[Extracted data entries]
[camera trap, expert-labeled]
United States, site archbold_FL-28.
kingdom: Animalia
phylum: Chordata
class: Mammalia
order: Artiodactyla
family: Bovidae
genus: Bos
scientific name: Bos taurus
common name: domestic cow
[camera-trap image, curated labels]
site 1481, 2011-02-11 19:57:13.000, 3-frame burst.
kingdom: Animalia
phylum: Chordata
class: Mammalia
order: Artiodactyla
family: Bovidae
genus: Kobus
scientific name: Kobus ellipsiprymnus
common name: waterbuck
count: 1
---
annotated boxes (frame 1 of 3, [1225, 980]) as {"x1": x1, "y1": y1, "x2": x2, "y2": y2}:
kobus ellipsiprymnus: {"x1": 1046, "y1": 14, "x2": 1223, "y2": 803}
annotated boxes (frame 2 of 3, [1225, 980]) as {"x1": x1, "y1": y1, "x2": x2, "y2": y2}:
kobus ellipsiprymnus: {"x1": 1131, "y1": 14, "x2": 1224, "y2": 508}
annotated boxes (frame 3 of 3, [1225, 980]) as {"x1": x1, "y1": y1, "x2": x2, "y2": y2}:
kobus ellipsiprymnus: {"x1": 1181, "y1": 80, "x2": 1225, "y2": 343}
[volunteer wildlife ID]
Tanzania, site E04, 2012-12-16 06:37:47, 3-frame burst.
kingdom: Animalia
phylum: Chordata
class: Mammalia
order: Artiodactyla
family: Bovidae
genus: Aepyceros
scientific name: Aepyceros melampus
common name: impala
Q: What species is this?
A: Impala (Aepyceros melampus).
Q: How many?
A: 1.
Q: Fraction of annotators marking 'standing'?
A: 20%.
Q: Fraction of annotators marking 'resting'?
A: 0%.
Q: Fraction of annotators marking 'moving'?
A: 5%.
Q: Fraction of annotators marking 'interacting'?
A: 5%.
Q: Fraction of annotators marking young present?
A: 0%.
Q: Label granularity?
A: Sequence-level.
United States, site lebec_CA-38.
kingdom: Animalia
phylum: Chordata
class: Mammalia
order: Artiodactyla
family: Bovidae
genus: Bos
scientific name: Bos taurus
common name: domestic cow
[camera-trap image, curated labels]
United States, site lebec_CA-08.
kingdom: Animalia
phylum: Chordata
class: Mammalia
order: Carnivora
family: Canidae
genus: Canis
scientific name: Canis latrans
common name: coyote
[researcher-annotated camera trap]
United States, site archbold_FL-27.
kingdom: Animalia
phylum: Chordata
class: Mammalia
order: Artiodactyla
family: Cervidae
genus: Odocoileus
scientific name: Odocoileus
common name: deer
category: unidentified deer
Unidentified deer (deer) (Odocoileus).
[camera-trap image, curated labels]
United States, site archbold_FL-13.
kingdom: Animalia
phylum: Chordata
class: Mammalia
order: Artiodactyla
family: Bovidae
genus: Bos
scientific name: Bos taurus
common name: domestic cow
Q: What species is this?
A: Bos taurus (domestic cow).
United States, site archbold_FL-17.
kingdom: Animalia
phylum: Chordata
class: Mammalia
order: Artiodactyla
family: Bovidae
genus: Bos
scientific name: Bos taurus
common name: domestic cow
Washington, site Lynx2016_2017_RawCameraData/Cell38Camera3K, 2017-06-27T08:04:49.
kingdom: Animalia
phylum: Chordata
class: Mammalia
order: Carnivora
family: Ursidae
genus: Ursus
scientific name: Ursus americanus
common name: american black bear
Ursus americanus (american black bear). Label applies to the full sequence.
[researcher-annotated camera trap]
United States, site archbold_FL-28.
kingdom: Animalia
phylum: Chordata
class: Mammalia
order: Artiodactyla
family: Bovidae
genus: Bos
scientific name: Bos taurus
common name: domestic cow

#### TASK DIRECTIONS:
Please copy every line from the entries that includes the word "United".

#### EXPECTED ANSWER:
United States, site archbold_FL-28.
United States, site lebec_CA-38.
United States, site lebec_CA-08.
United States, site archbold_FL-27.
United States, site archbold_FL-13.
United States, site archbold_FL-17.
United States, site archbold_FL-28.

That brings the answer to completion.